Louisiana residents still struggling to get unemployment benefits


(Getty Images)

Louisiana Workforce Commission responds to specific questions

NEW ORLEANS (WDSU) — Nine months into the coronavirus pandemic and many people living in the New Orleans area tell WDSU they are still struggling to secure unemployment benefits.

Ronnie Davis, of New Orleans, told WDSU that he first filed for unemployment in March and recently refiled in November. But he claims, his most recent deposits have been for $0.

“(It’s) very, very, very frustrating,” said Davis. “It’s taking a toll on me, you know? I’m kind of losing hope.”

Davis, a father of six, said he just lost his apartment and had to move back in with his mother.

“I’ve never been out of work this long,” said Davis. “I’m a cook, so it’s very rough.”

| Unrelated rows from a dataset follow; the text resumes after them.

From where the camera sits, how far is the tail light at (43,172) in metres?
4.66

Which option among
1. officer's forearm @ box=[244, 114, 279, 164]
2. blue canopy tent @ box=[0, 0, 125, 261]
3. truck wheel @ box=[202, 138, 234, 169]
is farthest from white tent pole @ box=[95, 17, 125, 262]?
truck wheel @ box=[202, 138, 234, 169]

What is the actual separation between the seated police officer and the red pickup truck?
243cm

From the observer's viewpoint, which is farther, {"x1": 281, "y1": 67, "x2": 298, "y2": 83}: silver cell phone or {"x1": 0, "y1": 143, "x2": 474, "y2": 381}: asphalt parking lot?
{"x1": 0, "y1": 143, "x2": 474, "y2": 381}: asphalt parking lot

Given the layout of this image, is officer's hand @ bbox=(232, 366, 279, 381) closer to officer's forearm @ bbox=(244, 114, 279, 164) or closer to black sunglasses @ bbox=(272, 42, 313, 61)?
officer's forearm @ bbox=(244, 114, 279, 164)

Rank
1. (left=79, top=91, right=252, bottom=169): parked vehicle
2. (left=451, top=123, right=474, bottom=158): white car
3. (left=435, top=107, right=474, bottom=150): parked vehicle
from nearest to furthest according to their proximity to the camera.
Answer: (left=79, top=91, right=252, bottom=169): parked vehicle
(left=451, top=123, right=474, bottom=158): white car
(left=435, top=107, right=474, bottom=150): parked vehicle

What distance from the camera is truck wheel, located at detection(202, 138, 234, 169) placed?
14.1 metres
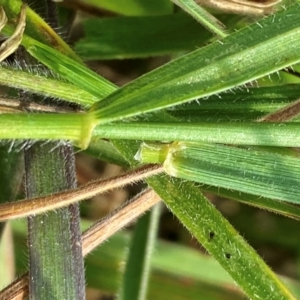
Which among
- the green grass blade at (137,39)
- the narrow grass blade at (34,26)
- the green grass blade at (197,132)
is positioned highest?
the green grass blade at (137,39)

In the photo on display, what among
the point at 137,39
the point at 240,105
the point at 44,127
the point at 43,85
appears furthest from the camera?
the point at 137,39

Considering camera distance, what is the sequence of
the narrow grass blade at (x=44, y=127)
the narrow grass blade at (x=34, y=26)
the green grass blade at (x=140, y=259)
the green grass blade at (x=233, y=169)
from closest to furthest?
the narrow grass blade at (x=44, y=127) < the green grass blade at (x=233, y=169) < the narrow grass blade at (x=34, y=26) < the green grass blade at (x=140, y=259)

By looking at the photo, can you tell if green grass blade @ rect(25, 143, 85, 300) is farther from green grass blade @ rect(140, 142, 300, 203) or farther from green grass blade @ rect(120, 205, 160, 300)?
green grass blade @ rect(120, 205, 160, 300)

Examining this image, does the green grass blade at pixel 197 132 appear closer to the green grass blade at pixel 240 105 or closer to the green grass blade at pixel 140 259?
the green grass blade at pixel 240 105

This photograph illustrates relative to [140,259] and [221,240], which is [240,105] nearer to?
[221,240]

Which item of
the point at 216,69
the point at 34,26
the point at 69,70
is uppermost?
the point at 34,26

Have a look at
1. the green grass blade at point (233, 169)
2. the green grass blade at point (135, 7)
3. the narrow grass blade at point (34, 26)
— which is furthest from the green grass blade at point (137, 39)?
the green grass blade at point (233, 169)

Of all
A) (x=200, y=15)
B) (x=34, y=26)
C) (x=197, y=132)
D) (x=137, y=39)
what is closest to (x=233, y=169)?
(x=197, y=132)

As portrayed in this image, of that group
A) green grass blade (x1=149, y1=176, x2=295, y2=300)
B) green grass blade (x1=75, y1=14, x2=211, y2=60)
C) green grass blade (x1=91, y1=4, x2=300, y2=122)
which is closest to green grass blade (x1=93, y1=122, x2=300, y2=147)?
green grass blade (x1=91, y1=4, x2=300, y2=122)

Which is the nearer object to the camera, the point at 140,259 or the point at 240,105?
the point at 240,105

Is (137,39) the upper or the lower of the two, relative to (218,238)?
upper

Ava Dejoie, secretary for the Louisiana Workforce Commission, said in many cases, the person has run out of eligibility for one type of claim and must apply for another type.

“You no longer have the 26 weeks that are allotted to you via your state claim. You’ve exhausted it, but via the CARES Act, you have an additional source of unemployment at least through the end of the year,” said Dejoie.

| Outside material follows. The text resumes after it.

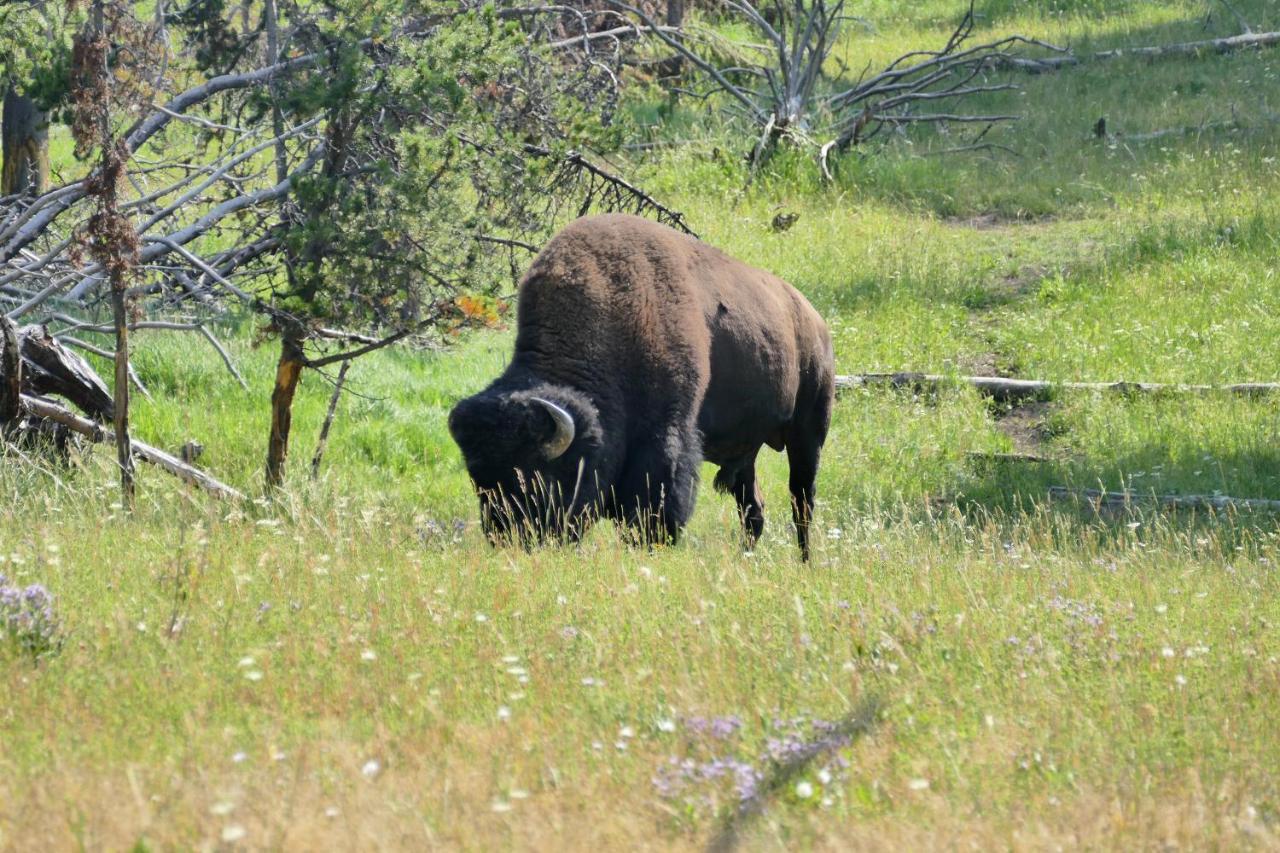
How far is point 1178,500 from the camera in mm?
11844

In Pearl River, Kaycie Woitha told WDSU that she has been out of work since the pandemic started because she works in the service industry.

Woitha claims when she tried to reapply for benefits in November, she was asked to provide information to verify her identity. She said she did but is still waiting for her money to be deposited.

Dejoie said many applicants have been asked similar questions after a large number of fraudulent claims were recently discovered.

“We are in the position of asking deserving citizens for more information to verify that they are not the victim of identity theft or claim because it’s not as simple as us just paying the claim,” said Dejoie. “That individual is going to get a 1099 at the end of the year for any benefits we gave.”

Dejoie asked people to be patient as the LWC works through that process. She said the need for help is great.

Since March 26, the agency has paid out $6.8 billion to almost 700,000 applicants compared to $153 million to 100,000 applicants for all of 2019.